Written instruction:
The required result is the exact run of lines beginning at the one containing "Within the scene" and ending at the last line of the entries.

Data section:
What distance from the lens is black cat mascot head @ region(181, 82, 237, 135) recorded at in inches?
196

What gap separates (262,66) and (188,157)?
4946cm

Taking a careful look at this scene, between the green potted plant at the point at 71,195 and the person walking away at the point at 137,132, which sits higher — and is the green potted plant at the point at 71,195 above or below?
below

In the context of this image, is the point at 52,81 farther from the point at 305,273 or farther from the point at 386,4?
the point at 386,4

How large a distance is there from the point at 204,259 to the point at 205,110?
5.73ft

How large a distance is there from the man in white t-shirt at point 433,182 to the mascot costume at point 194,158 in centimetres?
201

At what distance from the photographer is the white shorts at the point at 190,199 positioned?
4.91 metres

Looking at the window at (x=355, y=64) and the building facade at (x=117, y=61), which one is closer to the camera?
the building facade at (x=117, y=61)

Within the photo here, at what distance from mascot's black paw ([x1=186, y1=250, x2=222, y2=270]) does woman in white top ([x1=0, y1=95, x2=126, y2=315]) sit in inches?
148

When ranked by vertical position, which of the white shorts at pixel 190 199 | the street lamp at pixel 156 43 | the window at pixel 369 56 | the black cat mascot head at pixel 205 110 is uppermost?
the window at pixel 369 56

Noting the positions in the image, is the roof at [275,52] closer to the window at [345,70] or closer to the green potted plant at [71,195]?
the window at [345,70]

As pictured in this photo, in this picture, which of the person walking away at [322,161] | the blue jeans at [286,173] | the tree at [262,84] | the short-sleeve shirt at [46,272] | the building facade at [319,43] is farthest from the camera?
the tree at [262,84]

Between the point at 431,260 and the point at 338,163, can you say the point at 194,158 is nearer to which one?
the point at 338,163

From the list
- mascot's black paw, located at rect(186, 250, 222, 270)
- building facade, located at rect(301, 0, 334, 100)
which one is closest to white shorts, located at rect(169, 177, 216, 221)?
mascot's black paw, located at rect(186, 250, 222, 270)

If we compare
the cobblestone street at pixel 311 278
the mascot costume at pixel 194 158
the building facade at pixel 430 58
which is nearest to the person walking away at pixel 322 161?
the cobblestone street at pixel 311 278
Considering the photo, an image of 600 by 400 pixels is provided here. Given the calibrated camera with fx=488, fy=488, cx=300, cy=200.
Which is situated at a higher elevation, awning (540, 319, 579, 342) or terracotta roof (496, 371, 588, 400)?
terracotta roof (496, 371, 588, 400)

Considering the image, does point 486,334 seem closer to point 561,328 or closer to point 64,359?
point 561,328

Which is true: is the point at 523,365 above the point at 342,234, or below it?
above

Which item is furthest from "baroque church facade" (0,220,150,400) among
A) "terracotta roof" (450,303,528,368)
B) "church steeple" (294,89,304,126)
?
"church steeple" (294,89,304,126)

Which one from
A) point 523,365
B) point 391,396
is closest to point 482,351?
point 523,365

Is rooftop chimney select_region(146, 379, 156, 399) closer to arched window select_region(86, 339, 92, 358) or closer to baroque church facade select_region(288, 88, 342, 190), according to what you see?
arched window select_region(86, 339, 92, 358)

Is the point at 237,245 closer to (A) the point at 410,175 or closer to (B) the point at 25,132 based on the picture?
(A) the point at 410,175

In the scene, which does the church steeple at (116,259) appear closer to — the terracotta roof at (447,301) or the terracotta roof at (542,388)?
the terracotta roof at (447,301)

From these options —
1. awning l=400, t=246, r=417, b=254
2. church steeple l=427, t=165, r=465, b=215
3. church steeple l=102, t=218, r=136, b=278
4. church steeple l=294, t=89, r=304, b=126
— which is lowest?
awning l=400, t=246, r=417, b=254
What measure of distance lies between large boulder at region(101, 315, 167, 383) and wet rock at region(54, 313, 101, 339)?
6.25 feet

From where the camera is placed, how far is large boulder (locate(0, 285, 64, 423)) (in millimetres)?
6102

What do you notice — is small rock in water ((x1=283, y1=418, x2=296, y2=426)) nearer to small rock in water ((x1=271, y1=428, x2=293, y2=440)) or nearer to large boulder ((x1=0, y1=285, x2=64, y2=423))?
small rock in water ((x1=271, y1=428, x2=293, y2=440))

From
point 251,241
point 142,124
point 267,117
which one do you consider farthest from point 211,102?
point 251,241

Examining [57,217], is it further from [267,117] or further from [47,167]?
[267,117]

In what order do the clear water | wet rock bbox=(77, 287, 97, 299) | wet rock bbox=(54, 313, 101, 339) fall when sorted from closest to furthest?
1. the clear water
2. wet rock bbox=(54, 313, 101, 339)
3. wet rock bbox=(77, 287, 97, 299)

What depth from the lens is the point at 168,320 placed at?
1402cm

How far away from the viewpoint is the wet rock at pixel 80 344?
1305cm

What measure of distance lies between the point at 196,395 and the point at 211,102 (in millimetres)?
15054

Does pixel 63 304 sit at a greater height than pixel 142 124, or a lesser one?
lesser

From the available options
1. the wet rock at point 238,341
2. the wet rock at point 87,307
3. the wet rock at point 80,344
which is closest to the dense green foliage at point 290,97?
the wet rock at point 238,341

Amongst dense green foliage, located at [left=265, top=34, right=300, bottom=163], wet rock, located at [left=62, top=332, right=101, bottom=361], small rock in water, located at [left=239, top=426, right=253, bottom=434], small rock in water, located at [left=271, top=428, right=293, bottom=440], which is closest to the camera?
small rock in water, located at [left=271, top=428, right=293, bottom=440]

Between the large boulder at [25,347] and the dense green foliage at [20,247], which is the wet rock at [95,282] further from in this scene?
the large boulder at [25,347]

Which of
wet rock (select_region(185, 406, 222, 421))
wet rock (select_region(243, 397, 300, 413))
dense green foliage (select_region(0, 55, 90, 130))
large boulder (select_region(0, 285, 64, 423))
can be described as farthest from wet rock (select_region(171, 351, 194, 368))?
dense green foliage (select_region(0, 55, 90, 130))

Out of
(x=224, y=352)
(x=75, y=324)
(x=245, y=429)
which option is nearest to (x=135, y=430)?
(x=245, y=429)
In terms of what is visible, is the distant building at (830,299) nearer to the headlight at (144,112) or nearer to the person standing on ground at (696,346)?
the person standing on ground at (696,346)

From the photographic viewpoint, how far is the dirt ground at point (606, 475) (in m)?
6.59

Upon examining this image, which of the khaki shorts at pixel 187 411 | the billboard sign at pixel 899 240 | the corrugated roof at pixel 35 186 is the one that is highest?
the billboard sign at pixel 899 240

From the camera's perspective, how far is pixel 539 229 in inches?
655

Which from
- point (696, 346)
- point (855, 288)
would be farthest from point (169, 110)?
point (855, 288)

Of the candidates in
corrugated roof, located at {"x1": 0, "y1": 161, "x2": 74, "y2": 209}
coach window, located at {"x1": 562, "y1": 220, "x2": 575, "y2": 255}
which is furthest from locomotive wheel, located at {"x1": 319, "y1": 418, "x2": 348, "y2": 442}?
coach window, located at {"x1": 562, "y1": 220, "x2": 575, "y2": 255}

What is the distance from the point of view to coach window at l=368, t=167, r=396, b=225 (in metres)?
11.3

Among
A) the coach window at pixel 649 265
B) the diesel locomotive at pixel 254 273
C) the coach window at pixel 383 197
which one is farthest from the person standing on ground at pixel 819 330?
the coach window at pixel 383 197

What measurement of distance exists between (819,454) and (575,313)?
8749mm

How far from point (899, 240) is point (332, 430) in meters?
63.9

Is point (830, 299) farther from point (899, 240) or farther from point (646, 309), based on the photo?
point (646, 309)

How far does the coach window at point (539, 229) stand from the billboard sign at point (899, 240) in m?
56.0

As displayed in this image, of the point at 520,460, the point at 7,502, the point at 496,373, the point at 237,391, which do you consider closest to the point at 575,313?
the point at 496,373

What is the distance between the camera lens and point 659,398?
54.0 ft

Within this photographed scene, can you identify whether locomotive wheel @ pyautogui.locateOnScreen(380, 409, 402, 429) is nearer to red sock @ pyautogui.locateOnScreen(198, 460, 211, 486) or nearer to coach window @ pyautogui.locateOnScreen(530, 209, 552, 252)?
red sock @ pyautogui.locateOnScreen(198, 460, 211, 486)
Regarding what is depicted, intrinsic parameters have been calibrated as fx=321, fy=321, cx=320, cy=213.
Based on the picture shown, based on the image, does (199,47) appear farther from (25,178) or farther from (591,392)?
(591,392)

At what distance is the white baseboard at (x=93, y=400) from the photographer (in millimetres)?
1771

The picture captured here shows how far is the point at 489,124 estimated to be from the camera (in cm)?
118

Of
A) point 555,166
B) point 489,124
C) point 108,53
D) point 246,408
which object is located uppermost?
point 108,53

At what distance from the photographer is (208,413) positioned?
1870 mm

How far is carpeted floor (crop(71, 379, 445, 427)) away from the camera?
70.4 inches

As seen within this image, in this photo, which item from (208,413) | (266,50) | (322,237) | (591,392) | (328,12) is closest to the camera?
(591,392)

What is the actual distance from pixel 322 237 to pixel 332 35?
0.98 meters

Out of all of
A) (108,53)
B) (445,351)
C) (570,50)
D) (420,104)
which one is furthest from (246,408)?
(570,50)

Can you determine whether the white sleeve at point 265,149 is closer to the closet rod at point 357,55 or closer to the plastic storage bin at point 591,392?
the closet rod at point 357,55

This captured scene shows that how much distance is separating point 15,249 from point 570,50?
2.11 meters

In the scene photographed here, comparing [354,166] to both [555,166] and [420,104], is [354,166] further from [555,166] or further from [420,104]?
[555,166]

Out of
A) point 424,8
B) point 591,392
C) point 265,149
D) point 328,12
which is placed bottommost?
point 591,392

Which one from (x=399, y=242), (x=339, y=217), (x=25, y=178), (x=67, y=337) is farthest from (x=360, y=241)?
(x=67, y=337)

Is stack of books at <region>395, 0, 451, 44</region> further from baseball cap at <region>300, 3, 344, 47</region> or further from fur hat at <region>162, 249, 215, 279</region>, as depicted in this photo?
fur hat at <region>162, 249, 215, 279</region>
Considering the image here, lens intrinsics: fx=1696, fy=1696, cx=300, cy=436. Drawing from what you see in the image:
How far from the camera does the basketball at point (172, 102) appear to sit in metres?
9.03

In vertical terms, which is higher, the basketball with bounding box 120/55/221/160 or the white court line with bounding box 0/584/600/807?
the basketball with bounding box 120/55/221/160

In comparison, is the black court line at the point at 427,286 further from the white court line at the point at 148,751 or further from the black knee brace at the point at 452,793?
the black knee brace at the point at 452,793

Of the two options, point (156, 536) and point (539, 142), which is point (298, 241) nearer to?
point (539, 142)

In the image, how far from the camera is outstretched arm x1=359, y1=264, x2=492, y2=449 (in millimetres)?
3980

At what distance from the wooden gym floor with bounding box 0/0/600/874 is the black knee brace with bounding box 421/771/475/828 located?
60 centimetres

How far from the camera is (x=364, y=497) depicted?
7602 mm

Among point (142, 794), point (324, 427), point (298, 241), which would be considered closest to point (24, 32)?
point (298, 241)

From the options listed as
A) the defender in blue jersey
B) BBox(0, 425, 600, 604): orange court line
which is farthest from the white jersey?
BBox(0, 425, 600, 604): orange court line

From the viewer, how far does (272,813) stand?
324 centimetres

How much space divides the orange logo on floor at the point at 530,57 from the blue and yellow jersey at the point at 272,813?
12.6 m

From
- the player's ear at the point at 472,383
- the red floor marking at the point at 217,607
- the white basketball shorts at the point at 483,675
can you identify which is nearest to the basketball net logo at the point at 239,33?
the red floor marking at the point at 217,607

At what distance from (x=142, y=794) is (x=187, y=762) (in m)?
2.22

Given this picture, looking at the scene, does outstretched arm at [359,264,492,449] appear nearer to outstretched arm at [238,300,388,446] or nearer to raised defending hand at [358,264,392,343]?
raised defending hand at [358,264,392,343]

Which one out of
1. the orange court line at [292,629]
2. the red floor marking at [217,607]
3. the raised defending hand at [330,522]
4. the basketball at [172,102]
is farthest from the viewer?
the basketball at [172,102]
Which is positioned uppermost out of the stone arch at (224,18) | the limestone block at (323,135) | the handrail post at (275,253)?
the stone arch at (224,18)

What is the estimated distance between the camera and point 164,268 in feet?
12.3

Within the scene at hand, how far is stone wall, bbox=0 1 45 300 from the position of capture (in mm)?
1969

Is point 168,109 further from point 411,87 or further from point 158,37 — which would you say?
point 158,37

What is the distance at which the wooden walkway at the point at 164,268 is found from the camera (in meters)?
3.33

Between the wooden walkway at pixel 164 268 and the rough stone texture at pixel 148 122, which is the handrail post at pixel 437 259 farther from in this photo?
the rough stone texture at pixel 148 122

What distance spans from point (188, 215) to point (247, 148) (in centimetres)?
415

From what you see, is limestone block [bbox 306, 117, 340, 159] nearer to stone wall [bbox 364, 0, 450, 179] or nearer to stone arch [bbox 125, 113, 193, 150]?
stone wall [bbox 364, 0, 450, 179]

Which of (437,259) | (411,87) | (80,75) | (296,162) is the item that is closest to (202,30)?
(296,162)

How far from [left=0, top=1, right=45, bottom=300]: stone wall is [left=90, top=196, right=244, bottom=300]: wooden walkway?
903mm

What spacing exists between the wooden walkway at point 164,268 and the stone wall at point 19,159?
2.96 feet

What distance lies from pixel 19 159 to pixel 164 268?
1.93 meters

Exercise result:
Within the scene at hand, how far is stone wall, bbox=0 1 45 300 from the position of capture (in mm)?
1969

Is point 168,109 further from point 411,87 or further from point 158,37 — which would you say?
point 158,37

What is the distance at which the wooden walkway at the point at 164,268 is found from the camera (in meters)?
3.33

Between the wooden walkway at pixel 164 268 and the rough stone texture at pixel 148 122, which is the handrail post at pixel 437 259 farther from in this photo?
the rough stone texture at pixel 148 122

What distance spans from point (188, 215) to point (247, 148) (in centimetres)?
415

From what you see, is limestone block [bbox 306, 117, 340, 159] nearer to stone wall [bbox 364, 0, 450, 179] or nearer to stone arch [bbox 125, 113, 193, 150]?
stone wall [bbox 364, 0, 450, 179]

Which of (437,259) | (411,87) | (80,75) | (296,162) is the item that is closest to (202,30)?
(296,162)

How far from [left=0, top=1, right=45, bottom=300]: stone wall is [left=90, top=196, right=244, bottom=300]: wooden walkway?
903mm

What spacing exists between the wooden walkway at point 164,268 and the stone wall at point 19,159?
2.96 feet

What distance lies from pixel 19 159 to pixel 164 268?
1.93 meters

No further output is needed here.